* Task requirements *
The response must be made up of the lines in the entries below that contain "ToSaveFields".

Excerpts from a dataset
=== Section Start ===

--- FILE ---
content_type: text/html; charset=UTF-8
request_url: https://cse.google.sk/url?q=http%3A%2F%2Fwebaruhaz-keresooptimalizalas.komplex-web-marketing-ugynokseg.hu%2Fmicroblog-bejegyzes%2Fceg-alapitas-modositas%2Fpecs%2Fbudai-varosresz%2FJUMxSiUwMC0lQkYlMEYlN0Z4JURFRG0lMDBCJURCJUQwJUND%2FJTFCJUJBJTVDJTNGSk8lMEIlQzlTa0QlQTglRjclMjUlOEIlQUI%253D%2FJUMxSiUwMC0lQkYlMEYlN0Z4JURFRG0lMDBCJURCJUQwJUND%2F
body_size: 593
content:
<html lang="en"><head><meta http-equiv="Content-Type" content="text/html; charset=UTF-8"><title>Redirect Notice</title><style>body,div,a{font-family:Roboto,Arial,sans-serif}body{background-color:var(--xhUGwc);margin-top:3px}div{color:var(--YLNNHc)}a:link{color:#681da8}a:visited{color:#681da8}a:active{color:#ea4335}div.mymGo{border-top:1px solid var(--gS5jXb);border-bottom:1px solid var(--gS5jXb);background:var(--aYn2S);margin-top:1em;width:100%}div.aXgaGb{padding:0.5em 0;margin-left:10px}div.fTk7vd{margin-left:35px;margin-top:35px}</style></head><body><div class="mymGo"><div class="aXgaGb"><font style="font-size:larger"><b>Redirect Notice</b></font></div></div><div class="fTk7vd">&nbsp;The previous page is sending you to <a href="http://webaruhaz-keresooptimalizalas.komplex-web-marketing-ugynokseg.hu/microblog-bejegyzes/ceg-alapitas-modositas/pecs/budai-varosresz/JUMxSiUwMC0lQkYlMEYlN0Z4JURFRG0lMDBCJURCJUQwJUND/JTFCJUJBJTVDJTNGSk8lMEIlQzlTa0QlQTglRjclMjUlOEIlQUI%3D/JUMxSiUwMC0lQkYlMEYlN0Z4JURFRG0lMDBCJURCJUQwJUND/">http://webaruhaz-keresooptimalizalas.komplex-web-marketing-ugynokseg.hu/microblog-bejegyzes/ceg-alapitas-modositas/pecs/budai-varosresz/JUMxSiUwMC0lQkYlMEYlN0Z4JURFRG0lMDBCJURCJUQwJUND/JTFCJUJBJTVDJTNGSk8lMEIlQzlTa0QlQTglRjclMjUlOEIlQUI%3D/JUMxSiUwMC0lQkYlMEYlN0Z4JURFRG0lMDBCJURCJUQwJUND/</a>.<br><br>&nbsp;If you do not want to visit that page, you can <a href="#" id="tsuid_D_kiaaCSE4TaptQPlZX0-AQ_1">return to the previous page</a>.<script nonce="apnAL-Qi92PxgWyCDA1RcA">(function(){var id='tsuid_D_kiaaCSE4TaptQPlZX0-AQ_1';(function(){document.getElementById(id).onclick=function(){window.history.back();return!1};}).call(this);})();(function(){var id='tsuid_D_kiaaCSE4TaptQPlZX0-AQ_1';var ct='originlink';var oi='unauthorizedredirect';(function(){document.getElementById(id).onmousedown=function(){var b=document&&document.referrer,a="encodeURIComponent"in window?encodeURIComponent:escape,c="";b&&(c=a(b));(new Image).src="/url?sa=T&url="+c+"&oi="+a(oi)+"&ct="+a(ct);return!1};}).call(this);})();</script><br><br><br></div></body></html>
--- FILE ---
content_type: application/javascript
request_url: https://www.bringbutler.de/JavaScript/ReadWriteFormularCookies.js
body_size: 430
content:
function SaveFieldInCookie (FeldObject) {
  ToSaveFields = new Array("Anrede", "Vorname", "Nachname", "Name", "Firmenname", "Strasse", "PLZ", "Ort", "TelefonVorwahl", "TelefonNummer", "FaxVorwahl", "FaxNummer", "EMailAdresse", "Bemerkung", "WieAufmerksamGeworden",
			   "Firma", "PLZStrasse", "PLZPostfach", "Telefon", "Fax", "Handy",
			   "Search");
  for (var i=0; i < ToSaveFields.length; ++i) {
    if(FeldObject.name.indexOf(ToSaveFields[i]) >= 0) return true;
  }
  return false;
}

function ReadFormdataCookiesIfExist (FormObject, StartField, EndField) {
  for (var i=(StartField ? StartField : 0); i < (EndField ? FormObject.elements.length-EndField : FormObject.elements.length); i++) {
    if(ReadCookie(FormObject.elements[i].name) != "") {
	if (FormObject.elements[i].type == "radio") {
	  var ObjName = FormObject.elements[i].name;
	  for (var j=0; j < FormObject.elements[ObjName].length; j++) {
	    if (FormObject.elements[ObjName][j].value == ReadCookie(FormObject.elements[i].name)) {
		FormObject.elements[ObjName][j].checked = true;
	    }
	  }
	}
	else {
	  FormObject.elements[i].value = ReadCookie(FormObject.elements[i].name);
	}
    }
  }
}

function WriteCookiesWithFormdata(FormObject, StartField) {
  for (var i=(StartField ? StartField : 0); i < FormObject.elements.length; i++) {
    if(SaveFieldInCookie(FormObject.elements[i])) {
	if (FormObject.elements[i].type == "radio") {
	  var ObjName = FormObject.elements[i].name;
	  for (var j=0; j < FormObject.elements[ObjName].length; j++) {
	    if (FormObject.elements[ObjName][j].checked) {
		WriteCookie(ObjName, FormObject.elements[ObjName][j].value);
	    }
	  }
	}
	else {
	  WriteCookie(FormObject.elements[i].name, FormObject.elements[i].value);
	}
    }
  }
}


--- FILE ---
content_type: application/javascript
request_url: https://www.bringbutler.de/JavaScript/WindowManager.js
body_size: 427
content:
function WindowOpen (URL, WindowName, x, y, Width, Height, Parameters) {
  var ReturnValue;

=== Section End ===

* Expected output *
  ToSaveFields = new Array("Anrede", "Vorname", "Nachname", "Name", "Firmenname", "Strasse", "PLZ", "Ort", "TelefonVorwahl", "TelefonNummer", "FaxVorwahl", "FaxNummer", "EMailAdresse", "Bemerkung", "WieAufmerksamGeworden",
  for (var i=0; i < ToSaveFields.length; ++i) {
    if(FeldObject.name.indexOf(ToSaveFields[i]) >= 0) return true;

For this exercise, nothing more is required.